Igor foi andando ao acaso, já que desconhecia a cidade, mas não tardou a encontrar o que procurava. Parou em uma banca de revistas e olhou o jornal, lendo a data. Rindo, pegou no exemplar e mostrou ao pássaro.
– "Gwydion, tivemos mesmo muita sorte" – exclamou, usando telepatia. – "Passaram apenas quatro meses. Acho que dá para pular direto para a minha casa."
– "Então vamos. Pelo menos já levamos um de lucro" – disse o pássaro. Igor dobrou o jornal e pagou o jornaleiro com uma nota que criou do nada. Depois, voltaram para casa, desaparecendo no ar bem à frente do pobre homem, que ficou esfregando os olhos.

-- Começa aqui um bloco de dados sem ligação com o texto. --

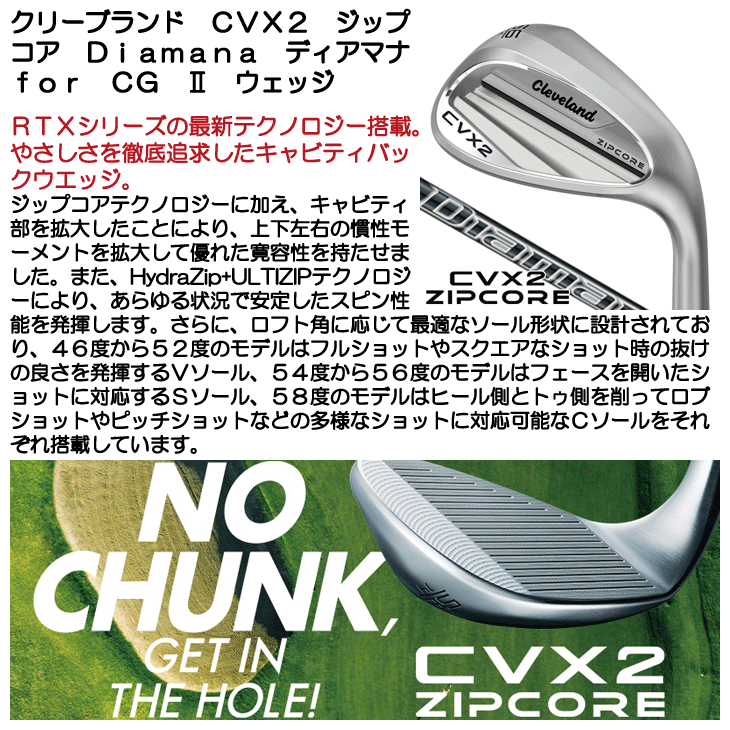クリーブランド CVX2 ウェッジ ジップコア Diamana for CG II 右利き用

– Égua, mano – disse para si próprio. – Tô leso, pirei de vez.
― ☼ ―
c – símbolo matemático da velocidade da luz. N. A.
Provado pela famosa equação de Einstein: E = m . c2; a energia (E) = massa (m) multiplicada pelo quadrado da velocidade da luz (c) N. A.
Erwin Rudolf Josef Alexander Schrödinger - Físico austríaco que fez uma hipótese muito interessante para explicar certas coisas da Mecânica Quântica. N. A.
Teoria das supercordas. N. A.
"Égua" é uma expressão paraense para exprimir surpresa, entre outros. É similar ao "bah" dos gaúchos.
"Leso" expressão paraense para doido, maluco.